Redacción MXPolítico. - Dirigida por Rob Letterman, Pokémon: Detective Pikachú es una buena cinta de entretenimiento que, por un lado, es capaz de complacer a los fans que ya tiene la franquicia, así como de atrapar a un nuevo público adolescente.

El desarrollo de la historia tiene lugar en un universo Pokémon, es decir, un lugar en donde existen estas criaturas con poderes especiales que los humanos suelen utilizar para organizar peleas.

Todo comienza con un Pokémon que se encuentra atrapado en un laboratorio y que, de pronto, es capaz de escapar gracias a un despliegue de su poder y de una aparente falla tecnológica. Segundos después, ese mismo ser provoca un accidente automivilístico. Los fans de la franquicia reconocerán de inmediato al susodicho Pokémon, pero en la historia se revelará más adelante. 

Después de este inicio vertiginoso, conocemos a un joven de 21 años llamado Tim Goodman (Justice Smith), quien trabaja como vendedor de seguros en un pequeño poblado en el que aparentemente no hay mucho futuro para él. Pero parece estar a gusto, aunque su madre ha muerto y su figura paterna, Harry (Ryan Reynolds), ha estado ausente durante un tiempo.

Las cosas cambian cuando Tim se entera que éste, quien funge como detective, sufrió un accidente mientras investigaba un caso, por lo que Tim debe ir a una ciudad llamada Ryme (que es donde vive su padre) a recoger sus cosas.
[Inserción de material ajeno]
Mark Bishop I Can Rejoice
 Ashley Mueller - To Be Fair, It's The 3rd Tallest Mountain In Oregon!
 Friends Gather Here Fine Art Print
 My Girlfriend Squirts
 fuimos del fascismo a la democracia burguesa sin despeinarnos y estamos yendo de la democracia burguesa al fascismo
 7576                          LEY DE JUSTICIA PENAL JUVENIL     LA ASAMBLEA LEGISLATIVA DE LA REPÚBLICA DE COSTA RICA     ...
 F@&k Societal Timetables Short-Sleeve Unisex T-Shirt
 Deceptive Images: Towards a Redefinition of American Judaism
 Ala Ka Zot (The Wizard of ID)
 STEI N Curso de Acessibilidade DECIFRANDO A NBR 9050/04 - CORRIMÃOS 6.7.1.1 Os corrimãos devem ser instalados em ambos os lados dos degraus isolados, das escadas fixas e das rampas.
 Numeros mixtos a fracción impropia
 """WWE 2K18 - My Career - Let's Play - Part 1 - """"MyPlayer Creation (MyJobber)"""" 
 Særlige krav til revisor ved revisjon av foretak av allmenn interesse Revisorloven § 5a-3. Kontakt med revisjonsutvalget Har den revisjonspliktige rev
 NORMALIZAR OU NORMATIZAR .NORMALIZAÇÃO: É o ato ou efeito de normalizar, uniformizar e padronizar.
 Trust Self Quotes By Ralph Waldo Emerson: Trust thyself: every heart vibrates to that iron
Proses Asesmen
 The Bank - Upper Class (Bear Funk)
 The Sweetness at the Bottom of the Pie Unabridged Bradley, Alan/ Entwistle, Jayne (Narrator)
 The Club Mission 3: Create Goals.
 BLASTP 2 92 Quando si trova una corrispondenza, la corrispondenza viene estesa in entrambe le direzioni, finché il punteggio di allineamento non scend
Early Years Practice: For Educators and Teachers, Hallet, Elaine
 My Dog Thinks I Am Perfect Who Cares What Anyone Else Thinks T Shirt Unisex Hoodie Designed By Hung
Por cierto, en esta ciudad las peleas de Pokémon están prohibidas, por lo que los humanos y dichas criaturas conviven en mayor libertad. 

En la gran ciudad, Tim se encontrará con una aspirante a reportera llamada Lucy (Kathryn Newton) y su Pokémon, Psyduck, y también a Pikachú, el excompañero detectivesco de Harry. Dos cosas hay que saber de Pikachú: Primero, él también está buscando respuestas pues tiene amnesia, pero está seguro de que Harry vive; y segundo, Tim puede entender lo que dice.

En este contexto, Tim vivirá una aventura que va más allá de la búsqueda de su padre, y que involucra un complot para dominar la ciudad y la experimentación genética. 
La cinta está cargada de buenos mensajes sobre la responsabilidad de convivir con otras criaturas y del poder que nos confiere la ciencia y la tecnología, y si a esto le sumamos a un Pikachú adorable y una trama divertida, pues… al final tenemos un producto sumamente rentable. No hay que esperar más que un producto hollywoodense dirigido a un público amplio. 

Pokemon: Detective Pikachú mantiene vivo el éxito comercial de la franquicia.